Também não me parece que seja de humores que o fantástico nacional esteja mais necessitado para fazer frente a “rabugices e inacção”, mas de trabalho afincado para se vencer a batalha da qualidade, agora que a batalha da quantidade parece ter sido vencida.
Mas o balanço final é claramente positivo. Ainda mais quando o fanzine foi produzido em três curtas semanas. Além disso, esta edição marca o retorno de Álvaro de Sousa Holstein ao activo, depois de vários anos de ausência destas lides.

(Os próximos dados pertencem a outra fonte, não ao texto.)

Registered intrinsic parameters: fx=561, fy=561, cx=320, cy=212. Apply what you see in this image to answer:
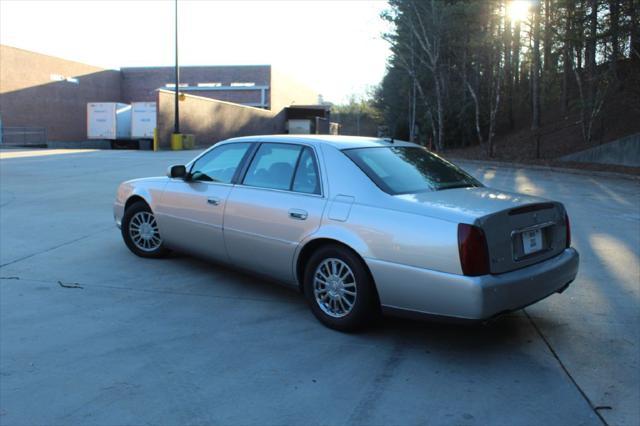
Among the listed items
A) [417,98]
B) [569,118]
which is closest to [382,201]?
[569,118]

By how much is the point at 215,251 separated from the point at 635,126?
2256cm

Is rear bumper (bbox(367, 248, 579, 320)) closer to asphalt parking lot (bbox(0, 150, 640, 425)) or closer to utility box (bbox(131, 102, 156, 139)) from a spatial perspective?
asphalt parking lot (bbox(0, 150, 640, 425))

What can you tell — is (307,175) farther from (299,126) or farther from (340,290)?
(299,126)

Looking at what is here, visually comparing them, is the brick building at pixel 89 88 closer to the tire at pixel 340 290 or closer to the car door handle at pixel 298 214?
the car door handle at pixel 298 214

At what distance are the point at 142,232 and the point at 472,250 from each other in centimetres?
407

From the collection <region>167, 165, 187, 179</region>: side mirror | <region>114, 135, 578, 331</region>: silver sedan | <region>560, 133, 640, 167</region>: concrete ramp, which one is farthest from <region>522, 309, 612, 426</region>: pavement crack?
<region>560, 133, 640, 167</region>: concrete ramp

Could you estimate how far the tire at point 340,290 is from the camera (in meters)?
4.17

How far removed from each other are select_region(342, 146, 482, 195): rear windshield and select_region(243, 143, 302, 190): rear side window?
1.85 feet

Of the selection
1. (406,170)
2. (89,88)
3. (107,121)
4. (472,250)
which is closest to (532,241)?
(472,250)

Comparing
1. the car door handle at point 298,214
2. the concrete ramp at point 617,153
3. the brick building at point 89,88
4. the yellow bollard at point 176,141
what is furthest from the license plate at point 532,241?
the brick building at point 89,88

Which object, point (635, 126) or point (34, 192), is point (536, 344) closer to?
point (34, 192)

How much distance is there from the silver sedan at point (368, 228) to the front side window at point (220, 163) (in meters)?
0.01

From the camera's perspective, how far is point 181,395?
340cm

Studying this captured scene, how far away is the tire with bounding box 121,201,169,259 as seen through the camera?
634cm
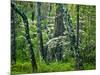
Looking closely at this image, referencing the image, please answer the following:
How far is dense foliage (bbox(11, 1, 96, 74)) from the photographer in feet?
6.15

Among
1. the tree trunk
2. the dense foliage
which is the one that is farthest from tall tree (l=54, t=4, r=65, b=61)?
the tree trunk

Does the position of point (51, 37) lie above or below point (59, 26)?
below

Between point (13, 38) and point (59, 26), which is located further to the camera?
point (59, 26)

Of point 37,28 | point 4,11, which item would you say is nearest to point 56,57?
point 37,28

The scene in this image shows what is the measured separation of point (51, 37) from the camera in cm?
196

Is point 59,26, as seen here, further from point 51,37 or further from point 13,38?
point 13,38

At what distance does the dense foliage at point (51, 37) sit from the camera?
1.88 meters

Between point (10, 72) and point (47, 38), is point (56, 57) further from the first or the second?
point (10, 72)

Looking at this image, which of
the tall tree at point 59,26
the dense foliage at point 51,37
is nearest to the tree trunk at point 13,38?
the dense foliage at point 51,37

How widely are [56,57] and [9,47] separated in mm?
452

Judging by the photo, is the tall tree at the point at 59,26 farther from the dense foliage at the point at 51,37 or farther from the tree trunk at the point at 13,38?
the tree trunk at the point at 13,38

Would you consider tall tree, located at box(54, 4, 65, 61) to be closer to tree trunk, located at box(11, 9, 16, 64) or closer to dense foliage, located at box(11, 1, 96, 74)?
dense foliage, located at box(11, 1, 96, 74)

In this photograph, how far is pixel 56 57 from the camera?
1.97m

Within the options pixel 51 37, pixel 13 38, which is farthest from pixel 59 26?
pixel 13 38
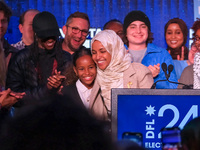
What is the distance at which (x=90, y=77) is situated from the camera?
3.06m

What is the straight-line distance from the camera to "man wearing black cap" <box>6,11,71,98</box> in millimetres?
3395

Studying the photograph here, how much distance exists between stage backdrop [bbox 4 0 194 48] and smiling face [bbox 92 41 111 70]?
62.9 inches

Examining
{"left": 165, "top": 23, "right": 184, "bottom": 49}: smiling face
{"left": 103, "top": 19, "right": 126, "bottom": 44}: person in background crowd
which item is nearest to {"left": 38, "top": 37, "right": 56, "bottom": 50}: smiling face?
{"left": 103, "top": 19, "right": 126, "bottom": 44}: person in background crowd

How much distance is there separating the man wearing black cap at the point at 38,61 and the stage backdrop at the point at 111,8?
1123 mm

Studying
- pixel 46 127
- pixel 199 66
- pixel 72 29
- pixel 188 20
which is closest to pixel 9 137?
pixel 46 127

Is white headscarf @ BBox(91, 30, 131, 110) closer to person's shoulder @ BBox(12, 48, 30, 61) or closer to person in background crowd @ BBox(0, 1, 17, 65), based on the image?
person's shoulder @ BBox(12, 48, 30, 61)

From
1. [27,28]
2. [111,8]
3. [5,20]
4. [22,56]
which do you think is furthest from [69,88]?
[111,8]

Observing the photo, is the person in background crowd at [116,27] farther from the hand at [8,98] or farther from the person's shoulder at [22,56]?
the hand at [8,98]

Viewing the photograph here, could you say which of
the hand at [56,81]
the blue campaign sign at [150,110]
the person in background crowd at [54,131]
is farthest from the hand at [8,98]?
the person in background crowd at [54,131]

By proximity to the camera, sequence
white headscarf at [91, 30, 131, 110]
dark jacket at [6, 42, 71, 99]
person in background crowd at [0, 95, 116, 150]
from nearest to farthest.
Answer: person in background crowd at [0, 95, 116, 150], white headscarf at [91, 30, 131, 110], dark jacket at [6, 42, 71, 99]

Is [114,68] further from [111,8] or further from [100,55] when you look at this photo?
[111,8]

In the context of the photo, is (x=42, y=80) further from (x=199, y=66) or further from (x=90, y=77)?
(x=199, y=66)

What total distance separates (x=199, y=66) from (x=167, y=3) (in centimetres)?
172

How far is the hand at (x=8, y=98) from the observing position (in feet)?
9.43
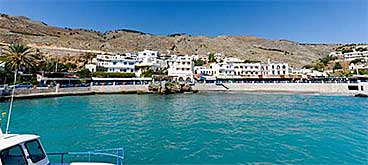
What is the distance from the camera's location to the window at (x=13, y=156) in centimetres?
566

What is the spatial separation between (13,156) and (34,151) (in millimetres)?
580

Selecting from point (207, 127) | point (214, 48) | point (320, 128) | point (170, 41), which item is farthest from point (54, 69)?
point (214, 48)

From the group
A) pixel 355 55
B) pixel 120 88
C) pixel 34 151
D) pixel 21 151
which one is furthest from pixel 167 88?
pixel 355 55

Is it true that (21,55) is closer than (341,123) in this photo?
No

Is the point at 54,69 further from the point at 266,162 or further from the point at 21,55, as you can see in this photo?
the point at 266,162

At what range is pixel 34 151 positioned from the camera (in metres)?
6.44

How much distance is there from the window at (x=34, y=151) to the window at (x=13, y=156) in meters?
0.25

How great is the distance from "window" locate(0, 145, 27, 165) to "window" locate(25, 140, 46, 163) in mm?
247

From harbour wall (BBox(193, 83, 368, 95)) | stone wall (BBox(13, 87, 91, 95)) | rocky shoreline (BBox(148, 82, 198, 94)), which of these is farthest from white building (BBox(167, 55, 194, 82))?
stone wall (BBox(13, 87, 91, 95))

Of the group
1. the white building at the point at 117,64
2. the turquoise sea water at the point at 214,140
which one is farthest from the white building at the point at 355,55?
the turquoise sea water at the point at 214,140

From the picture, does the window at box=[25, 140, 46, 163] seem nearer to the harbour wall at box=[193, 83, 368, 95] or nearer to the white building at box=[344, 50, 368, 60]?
the harbour wall at box=[193, 83, 368, 95]

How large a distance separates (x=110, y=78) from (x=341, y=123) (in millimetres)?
60148

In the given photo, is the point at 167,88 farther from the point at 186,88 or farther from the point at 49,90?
the point at 49,90

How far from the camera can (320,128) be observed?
22.0 meters
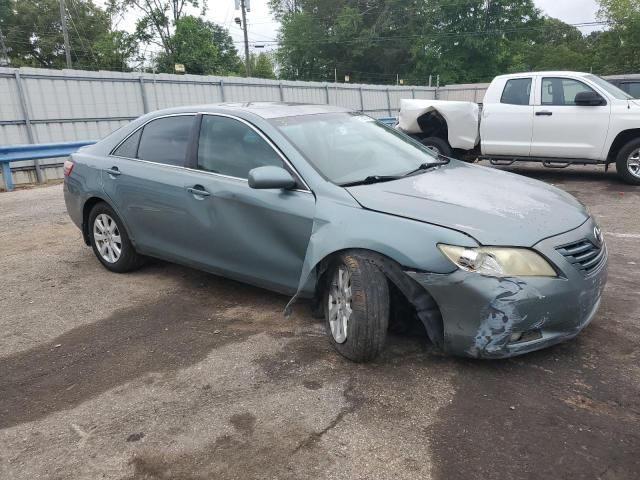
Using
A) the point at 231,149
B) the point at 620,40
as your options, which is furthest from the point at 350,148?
the point at 620,40

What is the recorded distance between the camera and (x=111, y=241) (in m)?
5.07

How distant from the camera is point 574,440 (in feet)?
8.14

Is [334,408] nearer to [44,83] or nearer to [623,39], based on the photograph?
[44,83]

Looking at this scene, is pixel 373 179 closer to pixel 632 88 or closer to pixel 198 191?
pixel 198 191

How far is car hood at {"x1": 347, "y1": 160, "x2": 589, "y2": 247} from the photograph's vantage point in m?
2.98

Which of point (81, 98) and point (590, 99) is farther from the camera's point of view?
point (81, 98)

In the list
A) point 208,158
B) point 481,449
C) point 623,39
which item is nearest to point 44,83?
point 208,158

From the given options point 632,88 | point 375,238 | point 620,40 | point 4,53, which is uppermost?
point 4,53

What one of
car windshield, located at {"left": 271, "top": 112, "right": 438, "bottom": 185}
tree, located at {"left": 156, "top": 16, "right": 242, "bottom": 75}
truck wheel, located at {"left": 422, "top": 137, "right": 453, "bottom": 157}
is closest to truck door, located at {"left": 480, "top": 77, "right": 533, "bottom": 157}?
truck wheel, located at {"left": 422, "top": 137, "right": 453, "bottom": 157}

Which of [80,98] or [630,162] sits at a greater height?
[80,98]

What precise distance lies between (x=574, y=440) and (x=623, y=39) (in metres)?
47.0

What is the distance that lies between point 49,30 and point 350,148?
54034mm

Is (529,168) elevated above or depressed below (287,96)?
below

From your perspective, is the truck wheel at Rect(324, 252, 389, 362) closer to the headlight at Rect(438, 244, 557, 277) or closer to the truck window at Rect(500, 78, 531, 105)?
the headlight at Rect(438, 244, 557, 277)
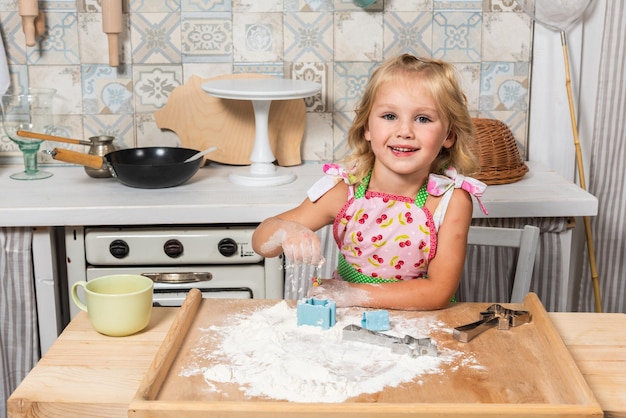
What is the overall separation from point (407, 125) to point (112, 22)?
1.29m

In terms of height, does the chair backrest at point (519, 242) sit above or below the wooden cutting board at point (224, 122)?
below

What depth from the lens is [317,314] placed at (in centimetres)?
→ 127

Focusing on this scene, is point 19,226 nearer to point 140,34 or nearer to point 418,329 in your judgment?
point 140,34

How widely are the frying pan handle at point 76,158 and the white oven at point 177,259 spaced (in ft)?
0.73

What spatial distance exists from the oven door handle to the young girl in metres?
0.56

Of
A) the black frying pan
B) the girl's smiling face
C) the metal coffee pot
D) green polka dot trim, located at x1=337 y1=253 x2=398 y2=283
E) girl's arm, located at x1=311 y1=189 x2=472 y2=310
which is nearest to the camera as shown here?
girl's arm, located at x1=311 y1=189 x2=472 y2=310

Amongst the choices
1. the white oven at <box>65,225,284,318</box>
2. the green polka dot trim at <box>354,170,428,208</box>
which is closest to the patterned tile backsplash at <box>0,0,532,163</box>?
the white oven at <box>65,225,284,318</box>

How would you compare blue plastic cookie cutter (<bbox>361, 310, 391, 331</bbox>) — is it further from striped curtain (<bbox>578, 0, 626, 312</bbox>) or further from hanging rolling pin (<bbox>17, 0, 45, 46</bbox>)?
hanging rolling pin (<bbox>17, 0, 45, 46</bbox>)

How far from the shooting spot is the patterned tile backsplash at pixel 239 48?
2.54m

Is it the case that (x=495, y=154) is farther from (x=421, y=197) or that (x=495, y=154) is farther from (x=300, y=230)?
(x=300, y=230)

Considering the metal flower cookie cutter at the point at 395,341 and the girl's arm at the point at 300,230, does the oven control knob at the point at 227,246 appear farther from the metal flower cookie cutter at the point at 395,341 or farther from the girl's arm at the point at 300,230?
the metal flower cookie cutter at the point at 395,341

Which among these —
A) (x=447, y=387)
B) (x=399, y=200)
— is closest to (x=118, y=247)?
(x=399, y=200)

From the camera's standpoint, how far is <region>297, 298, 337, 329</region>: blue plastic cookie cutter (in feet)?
4.14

Aliás, é uma pena que o mesmo tenha anunciado no editorial que o cargo de editor do fanzine terá um carácter rotativo entre os membros do colectivo. Não por estar a fazer juízos de valor sobre as pessoas envolvidas, mas por achar que uma das coisas que o meio mais necessita neste momento é de critérios editoriais marcados, estáveis e interventivos, nas várias publicações do género.
Uma última palavra para o preço da publicação: 2 euros é claramente pouco a pagar pelo resultado que nos é apresentado, ainda para mais com portes de envio já incluídos. Resta-nos agora esperar pelo nº1, apesar da sua data de publicação ser ainda incerta.